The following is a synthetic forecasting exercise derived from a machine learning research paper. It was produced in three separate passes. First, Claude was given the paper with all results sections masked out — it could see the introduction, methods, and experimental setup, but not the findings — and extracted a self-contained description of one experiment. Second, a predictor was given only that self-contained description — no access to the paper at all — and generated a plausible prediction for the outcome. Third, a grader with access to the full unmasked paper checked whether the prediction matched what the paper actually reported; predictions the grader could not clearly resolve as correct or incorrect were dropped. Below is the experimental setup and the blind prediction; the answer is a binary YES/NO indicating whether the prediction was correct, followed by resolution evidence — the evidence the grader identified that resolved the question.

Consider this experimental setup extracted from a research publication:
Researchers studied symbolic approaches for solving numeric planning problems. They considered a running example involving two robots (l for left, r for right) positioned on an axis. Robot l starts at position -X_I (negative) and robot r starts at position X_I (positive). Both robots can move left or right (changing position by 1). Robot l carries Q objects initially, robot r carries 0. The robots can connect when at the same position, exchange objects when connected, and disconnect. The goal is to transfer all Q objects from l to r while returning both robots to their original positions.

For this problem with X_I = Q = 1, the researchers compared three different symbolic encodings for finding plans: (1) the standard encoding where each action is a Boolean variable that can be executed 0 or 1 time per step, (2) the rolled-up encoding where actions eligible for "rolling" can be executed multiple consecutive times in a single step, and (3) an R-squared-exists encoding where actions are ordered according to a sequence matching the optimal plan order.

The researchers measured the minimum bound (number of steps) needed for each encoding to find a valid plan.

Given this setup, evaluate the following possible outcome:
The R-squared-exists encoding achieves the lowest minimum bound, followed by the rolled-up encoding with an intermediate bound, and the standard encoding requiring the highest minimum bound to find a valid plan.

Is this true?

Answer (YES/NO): NO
------------------------------------------------
HOW TO COMPLETE THIS TASK:
What is wanted is an exact repetition of the lines from the one with "For this problem" through the last line of the material above, both ends included.

EXERCISE RESULT:
For this problem with X_I = Q = 1, the researchers compared three different symbolic encodings for finding plans: (1) the standard encoding where each action is a Boolean variable that can be executed 0 or 1 time per step, (2) the rolled-up encoding where actions eligible for "rolling" can be executed multiple consecutive times in a single step, and (3) an R-squared-exists encoding where actions are ordered according to a sequence matching the optimal plan order.

The researchers measured the minimum bound (number of steps) needed for each encoding to find a valid plan.

Given this setup, evaluate the following possible outcome:
The R-squared-exists encoding achieves the lowest minimum bound, followed by the rolled-up encoding with an intermediate bound, and the standard encoding requiring the highest minimum bound to find a valid plan.

Is this true?

Answer (YES/NO): NO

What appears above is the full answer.